South African variant
Around 170 cases of this variant have been found in the UK.
This variant carries the E484K mutation, which experts suspect may better bypass the human immune response.
The vaccine developed by Pfizer and BioNTech is effective against this variant, according to a study from the USA.
However, a separate study found that the Oxford / AstraZeneca surge was not effective in preventing the mild illness caused by the more infectious South African mutation.
However, according to researchers, the shock will protect against deaths and serious illness as the South African variant spreads.
England’s Deputy Chief Medical Officer said this burden is unlikely to dominate the UK for the coming months.
No cases of the affected Brazilian variant were found in the UK.
Experts discovered the new variant, which was in circulation in Manaus, northern Brazil, in December.
It’s not yet known if the mutation causes more severe Covid-19, but there is evidence that it may be more transmissible.
Scientists are doing analysis to see if it has a higher death rate or if it is affecting vaccines or treatments.
The variant was found in Brazil and in travelers from Brazil to Japan and contains a unique constellation of line-defining mutations.
Like the South African variant, the Brazilian one carries a mutation in the spike protein E484K, raising concerns that vaccines may not be as effective against this protein.
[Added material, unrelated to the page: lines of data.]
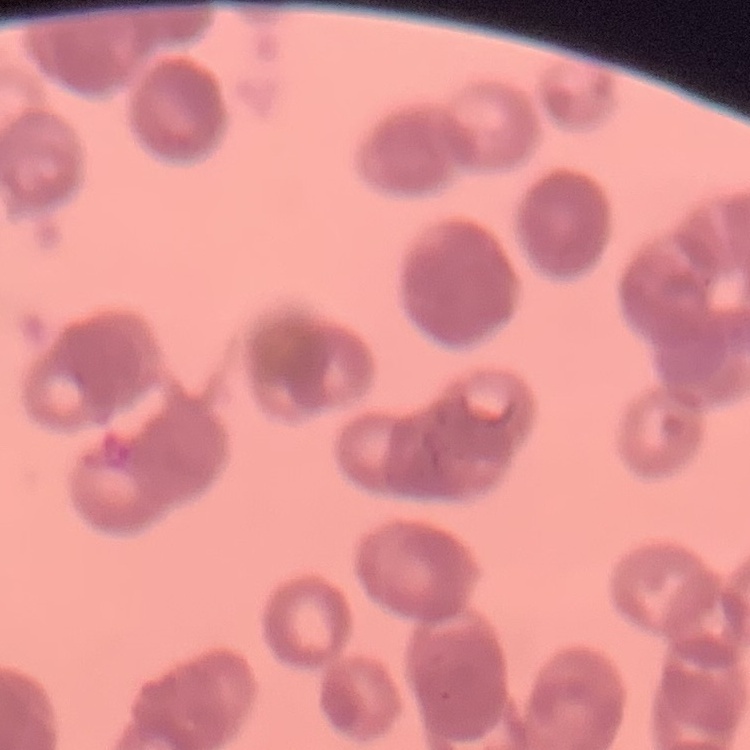

Summary:
  - Erythrocyte morphology: rouleaux formation
  - Image type: square crop of a larger photomicrograph
  - Stain: Field's or Giemsa
  - Preparation: thin peripheral smear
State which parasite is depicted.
The other variant from Brazil was discovered in the UK, but experts say this is nothing to worry about.
Why do viruses mutate?
There have been many mutations in Sars-CoV-2, the virus that has caused Covid-19 since it emerged in 2019, some more significant than others.
However, this is to be expected because this virus is an RNA virus like flu and measles that has a tendency to mutate and change.
Mutations usually occur randomly, and the pressure on the virus to develop is increased by the fact that so many millions are now infected.
Sometimes mutations can result in weaker versions of a virus, and the changes may even be so small that they have little effect on behavior.
If new variants spread faster, it means they are likely to infect more people and increase the number of cases.
Viruses evolve to survive – mutations are a simple mistake that gives the virus a chance to keep infecting people.
What is a mutation?
In simple terms, a virus delivers a series of instructions to a cell in the body, and the cell follows those instructions to create more new viruses.
The instructions are replicated so that each newly created virus receives a single copy of the copied code.
Sometimes there is a mistake in the instructions and when this virus infects a new cell it either fails or the virus continues to replicate the mutated code.